Figure 2. Massive parallelism is the key to high-throughput sequencing. For example, in one innovative third-generation method, up to 150,000 wells are patterned on a chip with a single strand trapped in each well. These are monitored simultaneously using laser excited fluorescence, in real time. As the bases are sequentially added in this sequencing by synthesis method, the fluorescence wavelength signature from each well indicates which of the four bases it is. Courtesy of Pacific BioSciences.
In terms of laser requirements, only a handful of wavelengths (e.g., 488, 514 and 532 nm, and red at approximately 640 or 660 nm) are required. That said, diverse choices are needed in every other laser parameter. This requires the widest-possible choice of standard lasers to support both R&D and, ultimately, volume production, especially with regard to output power.

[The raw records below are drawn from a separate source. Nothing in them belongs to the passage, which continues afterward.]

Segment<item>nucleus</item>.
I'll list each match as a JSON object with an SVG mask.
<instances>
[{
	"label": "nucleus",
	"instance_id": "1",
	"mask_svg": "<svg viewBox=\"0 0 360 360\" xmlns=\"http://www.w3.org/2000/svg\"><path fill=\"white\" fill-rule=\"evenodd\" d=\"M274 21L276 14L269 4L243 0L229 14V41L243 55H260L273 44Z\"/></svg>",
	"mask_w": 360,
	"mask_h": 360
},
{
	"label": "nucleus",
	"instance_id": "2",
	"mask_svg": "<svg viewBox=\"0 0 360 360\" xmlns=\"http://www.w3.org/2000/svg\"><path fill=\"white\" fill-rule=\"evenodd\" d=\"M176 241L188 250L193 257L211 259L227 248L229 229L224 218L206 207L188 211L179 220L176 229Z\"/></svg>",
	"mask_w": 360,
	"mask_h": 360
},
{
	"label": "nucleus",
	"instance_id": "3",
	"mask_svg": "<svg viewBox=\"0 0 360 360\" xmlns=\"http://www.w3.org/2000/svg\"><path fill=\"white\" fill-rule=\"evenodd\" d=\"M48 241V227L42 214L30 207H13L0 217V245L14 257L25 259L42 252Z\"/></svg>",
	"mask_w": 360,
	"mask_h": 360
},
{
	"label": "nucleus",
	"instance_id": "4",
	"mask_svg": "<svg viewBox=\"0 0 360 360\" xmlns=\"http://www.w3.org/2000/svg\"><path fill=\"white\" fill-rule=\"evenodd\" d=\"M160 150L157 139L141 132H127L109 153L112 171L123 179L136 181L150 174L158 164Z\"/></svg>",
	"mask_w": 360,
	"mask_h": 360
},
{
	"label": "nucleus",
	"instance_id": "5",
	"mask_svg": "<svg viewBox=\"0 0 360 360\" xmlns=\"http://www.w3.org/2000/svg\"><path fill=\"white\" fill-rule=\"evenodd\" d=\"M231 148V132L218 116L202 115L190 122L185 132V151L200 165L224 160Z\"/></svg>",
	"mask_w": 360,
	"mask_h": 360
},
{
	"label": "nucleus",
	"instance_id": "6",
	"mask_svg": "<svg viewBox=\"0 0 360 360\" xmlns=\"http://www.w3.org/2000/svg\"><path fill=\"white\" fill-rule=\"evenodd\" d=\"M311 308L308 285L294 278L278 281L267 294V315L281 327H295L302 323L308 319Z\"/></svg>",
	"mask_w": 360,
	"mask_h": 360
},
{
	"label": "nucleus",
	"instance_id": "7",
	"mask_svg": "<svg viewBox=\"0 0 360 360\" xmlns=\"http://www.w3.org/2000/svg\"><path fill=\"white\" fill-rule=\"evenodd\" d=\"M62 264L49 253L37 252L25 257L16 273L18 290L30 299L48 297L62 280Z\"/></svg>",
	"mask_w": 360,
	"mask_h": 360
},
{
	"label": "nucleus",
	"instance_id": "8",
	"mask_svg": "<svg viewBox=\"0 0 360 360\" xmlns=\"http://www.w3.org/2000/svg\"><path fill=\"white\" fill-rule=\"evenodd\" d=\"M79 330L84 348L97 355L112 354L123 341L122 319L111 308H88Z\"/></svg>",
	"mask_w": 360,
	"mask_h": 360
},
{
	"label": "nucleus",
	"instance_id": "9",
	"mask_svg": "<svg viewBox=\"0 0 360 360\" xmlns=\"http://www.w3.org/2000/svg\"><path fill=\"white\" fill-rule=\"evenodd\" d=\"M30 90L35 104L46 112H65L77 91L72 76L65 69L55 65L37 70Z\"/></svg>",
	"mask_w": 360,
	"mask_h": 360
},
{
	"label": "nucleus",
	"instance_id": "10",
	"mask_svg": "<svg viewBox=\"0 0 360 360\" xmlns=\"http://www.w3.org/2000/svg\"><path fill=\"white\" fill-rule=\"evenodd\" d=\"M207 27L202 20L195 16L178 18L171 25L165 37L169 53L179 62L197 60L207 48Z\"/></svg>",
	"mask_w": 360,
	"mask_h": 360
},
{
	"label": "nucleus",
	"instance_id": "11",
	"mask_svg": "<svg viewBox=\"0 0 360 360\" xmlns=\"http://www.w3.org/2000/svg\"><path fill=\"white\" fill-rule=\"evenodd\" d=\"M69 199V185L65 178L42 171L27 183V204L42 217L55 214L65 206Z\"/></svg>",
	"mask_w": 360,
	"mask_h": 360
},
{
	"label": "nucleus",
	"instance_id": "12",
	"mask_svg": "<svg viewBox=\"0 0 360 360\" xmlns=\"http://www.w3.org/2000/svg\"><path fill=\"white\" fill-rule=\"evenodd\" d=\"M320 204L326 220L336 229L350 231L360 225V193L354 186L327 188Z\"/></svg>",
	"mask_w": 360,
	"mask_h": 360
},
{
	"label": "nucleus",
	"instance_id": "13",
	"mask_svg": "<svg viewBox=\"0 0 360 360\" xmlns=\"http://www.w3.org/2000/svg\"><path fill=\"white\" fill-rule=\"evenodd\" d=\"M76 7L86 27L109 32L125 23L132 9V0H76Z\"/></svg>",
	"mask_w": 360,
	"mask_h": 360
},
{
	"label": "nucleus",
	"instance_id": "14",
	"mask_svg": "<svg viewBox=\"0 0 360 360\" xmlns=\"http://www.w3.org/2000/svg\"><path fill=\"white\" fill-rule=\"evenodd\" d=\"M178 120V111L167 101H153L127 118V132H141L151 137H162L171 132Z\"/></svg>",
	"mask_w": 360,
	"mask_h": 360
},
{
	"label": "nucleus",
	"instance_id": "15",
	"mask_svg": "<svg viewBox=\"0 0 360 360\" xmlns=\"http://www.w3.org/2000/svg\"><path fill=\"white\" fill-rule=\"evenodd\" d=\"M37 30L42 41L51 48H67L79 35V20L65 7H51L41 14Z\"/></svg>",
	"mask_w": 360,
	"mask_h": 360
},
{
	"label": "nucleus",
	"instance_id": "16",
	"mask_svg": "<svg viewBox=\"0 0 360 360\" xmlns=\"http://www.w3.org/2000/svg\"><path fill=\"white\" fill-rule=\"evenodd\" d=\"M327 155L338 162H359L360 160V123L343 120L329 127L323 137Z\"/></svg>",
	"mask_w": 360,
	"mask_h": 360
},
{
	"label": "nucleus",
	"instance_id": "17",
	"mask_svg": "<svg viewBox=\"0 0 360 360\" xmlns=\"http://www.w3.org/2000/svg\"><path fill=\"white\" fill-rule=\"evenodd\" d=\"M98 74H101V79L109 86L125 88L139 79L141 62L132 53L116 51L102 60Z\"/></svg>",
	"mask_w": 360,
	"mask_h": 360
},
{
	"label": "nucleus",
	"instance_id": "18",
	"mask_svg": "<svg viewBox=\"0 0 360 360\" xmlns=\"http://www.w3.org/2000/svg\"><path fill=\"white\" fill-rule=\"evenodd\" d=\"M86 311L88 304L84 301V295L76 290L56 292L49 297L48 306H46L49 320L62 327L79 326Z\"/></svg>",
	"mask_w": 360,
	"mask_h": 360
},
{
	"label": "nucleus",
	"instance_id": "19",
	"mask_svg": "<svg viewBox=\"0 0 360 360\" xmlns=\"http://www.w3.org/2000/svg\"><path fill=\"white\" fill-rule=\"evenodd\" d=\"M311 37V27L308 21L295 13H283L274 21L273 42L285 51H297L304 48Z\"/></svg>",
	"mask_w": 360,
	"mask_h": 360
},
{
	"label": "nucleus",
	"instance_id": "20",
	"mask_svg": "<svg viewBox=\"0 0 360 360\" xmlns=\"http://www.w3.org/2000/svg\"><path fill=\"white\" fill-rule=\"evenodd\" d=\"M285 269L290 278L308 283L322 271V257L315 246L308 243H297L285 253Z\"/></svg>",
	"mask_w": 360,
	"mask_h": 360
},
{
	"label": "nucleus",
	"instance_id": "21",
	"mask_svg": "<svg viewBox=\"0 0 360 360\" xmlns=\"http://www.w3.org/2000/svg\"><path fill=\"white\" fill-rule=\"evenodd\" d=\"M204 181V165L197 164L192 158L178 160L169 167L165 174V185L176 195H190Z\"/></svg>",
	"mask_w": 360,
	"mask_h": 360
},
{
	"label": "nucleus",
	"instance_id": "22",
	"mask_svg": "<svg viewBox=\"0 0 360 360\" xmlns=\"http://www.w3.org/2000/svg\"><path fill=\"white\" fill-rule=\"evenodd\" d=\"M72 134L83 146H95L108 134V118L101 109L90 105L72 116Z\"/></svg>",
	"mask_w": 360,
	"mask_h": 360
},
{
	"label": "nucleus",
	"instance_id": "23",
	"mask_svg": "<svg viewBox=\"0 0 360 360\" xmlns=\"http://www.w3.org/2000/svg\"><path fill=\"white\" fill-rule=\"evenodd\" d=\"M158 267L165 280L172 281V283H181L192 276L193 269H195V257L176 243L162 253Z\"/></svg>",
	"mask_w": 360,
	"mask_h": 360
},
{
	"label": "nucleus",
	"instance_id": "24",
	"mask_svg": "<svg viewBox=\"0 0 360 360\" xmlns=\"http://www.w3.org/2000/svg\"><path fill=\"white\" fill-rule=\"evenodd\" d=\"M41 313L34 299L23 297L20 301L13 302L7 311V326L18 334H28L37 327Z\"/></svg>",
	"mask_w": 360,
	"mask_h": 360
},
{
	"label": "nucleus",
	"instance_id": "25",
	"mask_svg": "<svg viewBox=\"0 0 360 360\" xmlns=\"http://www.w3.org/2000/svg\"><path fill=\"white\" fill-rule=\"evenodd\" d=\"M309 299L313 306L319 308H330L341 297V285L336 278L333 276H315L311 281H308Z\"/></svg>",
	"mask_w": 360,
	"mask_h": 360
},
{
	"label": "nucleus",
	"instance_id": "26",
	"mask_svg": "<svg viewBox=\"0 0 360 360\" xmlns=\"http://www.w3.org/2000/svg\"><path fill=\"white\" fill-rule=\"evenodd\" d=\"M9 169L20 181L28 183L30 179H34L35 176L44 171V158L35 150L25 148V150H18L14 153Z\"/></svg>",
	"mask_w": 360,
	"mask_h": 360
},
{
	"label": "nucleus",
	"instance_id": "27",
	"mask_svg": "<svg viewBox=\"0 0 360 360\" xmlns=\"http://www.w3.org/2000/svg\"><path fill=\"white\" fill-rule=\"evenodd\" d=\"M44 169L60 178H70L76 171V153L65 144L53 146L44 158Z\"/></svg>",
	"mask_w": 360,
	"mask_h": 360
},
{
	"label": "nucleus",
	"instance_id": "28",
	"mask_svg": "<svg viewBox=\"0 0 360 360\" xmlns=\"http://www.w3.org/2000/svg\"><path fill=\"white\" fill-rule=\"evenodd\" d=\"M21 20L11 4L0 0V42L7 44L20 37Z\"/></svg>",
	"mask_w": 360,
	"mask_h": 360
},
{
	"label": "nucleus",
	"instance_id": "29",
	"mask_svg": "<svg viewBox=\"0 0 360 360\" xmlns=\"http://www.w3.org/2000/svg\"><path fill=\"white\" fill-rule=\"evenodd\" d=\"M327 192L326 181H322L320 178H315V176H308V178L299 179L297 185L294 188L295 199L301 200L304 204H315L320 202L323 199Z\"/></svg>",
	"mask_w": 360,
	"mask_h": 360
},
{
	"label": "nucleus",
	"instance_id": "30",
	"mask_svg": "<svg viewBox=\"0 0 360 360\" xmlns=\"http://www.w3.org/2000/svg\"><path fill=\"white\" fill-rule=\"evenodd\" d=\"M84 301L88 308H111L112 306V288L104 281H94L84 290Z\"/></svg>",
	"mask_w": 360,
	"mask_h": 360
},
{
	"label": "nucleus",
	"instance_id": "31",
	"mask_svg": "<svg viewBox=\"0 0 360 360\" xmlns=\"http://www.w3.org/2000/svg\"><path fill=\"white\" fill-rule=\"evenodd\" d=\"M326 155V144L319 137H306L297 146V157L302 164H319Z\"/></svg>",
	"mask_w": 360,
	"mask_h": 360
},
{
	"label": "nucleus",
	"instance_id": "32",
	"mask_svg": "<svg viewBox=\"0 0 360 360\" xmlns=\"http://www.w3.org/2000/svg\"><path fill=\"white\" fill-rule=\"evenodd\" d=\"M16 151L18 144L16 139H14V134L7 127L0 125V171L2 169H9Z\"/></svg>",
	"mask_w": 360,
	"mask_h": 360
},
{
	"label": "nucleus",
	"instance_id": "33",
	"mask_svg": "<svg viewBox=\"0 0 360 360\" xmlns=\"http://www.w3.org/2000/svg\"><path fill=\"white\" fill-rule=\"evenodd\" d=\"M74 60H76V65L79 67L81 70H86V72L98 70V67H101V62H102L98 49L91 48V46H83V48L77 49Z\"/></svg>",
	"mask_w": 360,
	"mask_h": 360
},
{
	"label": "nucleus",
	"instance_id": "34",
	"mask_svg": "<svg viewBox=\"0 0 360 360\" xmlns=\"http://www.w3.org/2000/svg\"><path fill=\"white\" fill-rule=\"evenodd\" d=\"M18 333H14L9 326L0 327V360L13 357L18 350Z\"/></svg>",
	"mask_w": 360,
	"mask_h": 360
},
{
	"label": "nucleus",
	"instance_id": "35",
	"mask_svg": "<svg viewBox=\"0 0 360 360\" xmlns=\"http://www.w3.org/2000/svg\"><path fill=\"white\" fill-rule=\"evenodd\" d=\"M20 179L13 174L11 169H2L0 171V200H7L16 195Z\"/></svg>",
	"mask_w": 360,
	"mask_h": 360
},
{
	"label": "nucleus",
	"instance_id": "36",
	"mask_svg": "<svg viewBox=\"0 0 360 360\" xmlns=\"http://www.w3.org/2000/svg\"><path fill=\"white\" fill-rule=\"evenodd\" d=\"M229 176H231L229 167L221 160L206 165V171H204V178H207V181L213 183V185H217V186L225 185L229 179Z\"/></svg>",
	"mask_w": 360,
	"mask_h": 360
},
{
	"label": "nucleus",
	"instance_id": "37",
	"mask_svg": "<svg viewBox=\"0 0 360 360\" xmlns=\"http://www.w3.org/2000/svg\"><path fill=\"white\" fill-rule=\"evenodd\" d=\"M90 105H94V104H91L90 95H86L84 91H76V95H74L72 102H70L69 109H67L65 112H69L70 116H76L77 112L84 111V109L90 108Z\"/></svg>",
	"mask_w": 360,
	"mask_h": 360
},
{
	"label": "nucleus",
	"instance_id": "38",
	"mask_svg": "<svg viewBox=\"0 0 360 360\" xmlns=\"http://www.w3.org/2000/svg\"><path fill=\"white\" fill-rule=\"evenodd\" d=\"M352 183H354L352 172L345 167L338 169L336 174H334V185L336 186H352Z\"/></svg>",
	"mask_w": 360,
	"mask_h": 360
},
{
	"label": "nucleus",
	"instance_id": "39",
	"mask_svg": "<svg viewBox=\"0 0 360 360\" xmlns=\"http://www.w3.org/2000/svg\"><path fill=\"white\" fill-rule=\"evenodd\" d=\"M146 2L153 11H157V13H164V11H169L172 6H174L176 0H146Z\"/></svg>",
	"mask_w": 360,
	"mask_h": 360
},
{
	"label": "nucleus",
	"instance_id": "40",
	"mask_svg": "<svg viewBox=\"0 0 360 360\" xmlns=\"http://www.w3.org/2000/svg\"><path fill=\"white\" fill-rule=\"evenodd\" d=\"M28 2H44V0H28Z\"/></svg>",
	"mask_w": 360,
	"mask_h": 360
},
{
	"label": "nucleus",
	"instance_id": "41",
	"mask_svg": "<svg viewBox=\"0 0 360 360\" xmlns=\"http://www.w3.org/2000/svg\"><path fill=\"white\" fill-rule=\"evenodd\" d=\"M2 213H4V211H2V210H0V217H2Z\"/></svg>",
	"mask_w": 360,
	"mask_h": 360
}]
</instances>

If the sequencing technology involves many sites spread over large flow cells, or uses slides needing widefield illumination, the power requirement can increase to multiple watts. For applications where single strands are being sequenced and, therefore, signal is inherently low, power is especially critical because these applications usually feature massive parallelism. Conversely, some methods use only milliwatts of power in order to avoid damage. This diversity is best supported by more than one core technology. For example, diodes are sometimes the best choice for applications needing only low power and where cost is critical. OPSLs, though, always are preferred when beam quality and output power are paramount considerations.
Microscopy — confocal and superresolution
Since the first commercial models were developed at the argon ion legacy wavelength of 488 nm, OPSLs have been widely used in fluorescence microscopy, particularly confocal microscopy. Here, the beam quality and stability are key to producing high-resolution images with a superior signal-to-noise ratio. Moreover, the wavelength scalability of OPSLs has been a major benefit, as researchers have developed and deployed an increasingly broad palette of fluorophores. A recent example is the 588-nm wavelength, ideal for exciting the newer mFruit series of red fluorescent proteins, such as mPlum, mKate (TagFP63), mCherry and mRFP, as well as for popular labels such as Texas Red, Alexa Fluor 594, Katushka (TurboFP635), MitoTracker Red and CellTracker Red.
A dramatic trend in fluorescence microscopy has been the development of superresolution techniques to push optical imaging resolution past the classical diffraction limit to tens of nanometers and potentially even higher resolutions. These include methods based on deterministic photoswitching in space and time, as pioneered by Stefan Hell. Examples of this group include simulated emission depletion (STED) microscopy, ground state depletion (GSD) microscopy, reversible saturable optical fluorescence transition (RESOLFT) microscopy and saturated structured illumination microscopy (SIM). So-called stochastic methods achieve higher resolution by randomly switching single-molecule fluorescence on and off in space, as pioneered by Eric Betzig and William Moerner. Examples of the latter include direct stochastic optical reconstruction microscopy (dSTORM) and fluorescence photoactivation localization microscopy (FPALM); see Figure 3. Hell, Betzig and Moerner shared the 2014 Nobel Prize in chemistry for this work.